Chapter 72 (1/2)

He sounds so sure of himself and sure of our relationship, and again I’m confused and can’t decide if I should be angry or if I should be happy about his words.

Marriage doesn’t hold the same value as it did only months ago. My parents were never married; I could barely believe it when I found out that they pretended to be to appease my mother and my grandparents. Trish and Ken were married, and that legal binding couldn’t save their sinking ship. What’s the point of being married, really? It almost never works anyway, and I’m beginning to see that it’s a ridiculous concept. It’s messed up, the way the idea is drilled into our heads that we should promise ourselves to another and depend on that person as our source of happiness.

Lucky for me, I’ve finally learned that I can’t depend on anyone else for my happiness. “I don’t think I even want to be married, ever.”

Hardin sucks in a harsh breath and his hand moves to my chin, “What? You don’t mean that.” His eyes search mine.

“Yes, I do mean that. What’s the point? It never works, and divorce isn’t cheap.” I shrug my shoulders and ignore the horrified expression covering Hardin’s face.

“What the hell are you saying? Since when are you so cynical?”

Cynical? I don’t believe that I’m cynical. I just need to be realistic and not keep holding out for a storybook ending that I will obviously never have. But it’s also not like I’m going to put up with his back-and-forth all the time.

“I don’t know, since I realized how hopelessly stupid I was. I don’t blame you for ending things with me. I was obsessed with having a life I could never have, and it had to drive you insane.”

Hardin tugs at his hair in that frustrated way he does. “Tessa, you’re talking crazy shit. You weren’t obsessed with anything. I was just an asshole.” He groans in frustration and kneels in front of me. “Fuck, now look what I’ve got you thinking! This is all backwards.”

I stand up, hating feeling guilty for saying the truth about how I feel. I’m so internally conflicted, and being in this small room with Hardin isn’t helping. Near him I can’t focus, and I can’t stick to my defenses when he’s looking at me like each of my words is a weapon against him—no matter how true that is, it still makes me feel sympathy for him when I don’t think I should.

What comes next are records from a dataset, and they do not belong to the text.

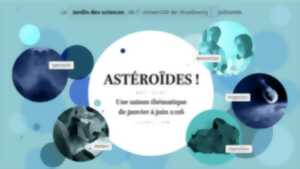 photo Quand les météorites se dévoilent...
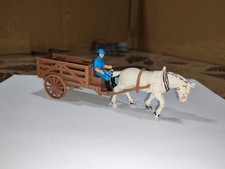 Attelage charrette cheval - , de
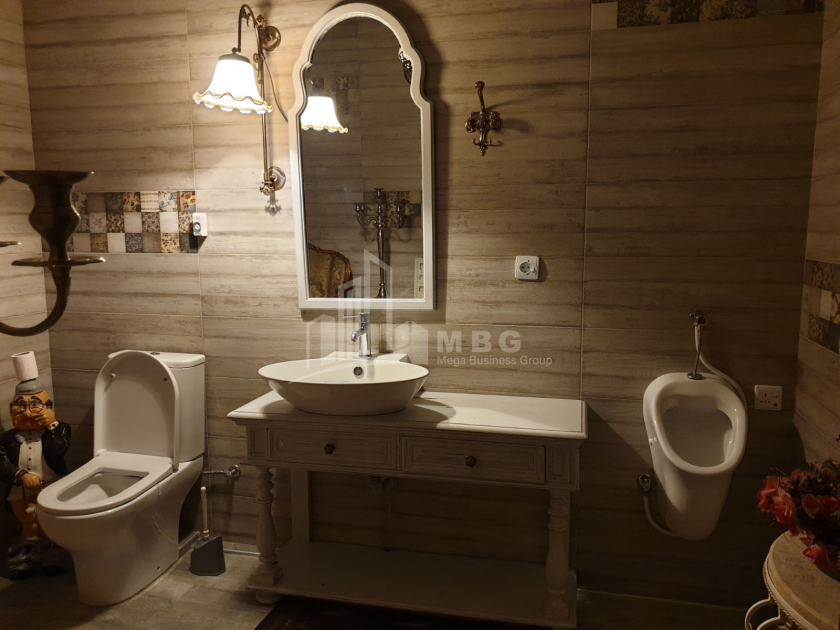 For Rent House - Villa, in Village Tsitsamuri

I was always so quick to judge women who felt this way. While watching an overly dramatic relationship on-screen, I was quick to label the woman as “weak,” but it’s not that simple or that cut-and-dried.

There are so many things to take into consideration when labeling someone, and I’ll admit before I met Hardin, I did this far too often. Who am I to judge people based on their feelings? I never knew how strong those foolish emotions could be; I couldn’t comprehend the magnetic pull that could be felt. I never understood the way love overpowers common sense and passion overtakes logic, or how unnerving it is that no one else really knows how you feel—no one can judge me for being weak or stupid, no one can put me down for the way I feel.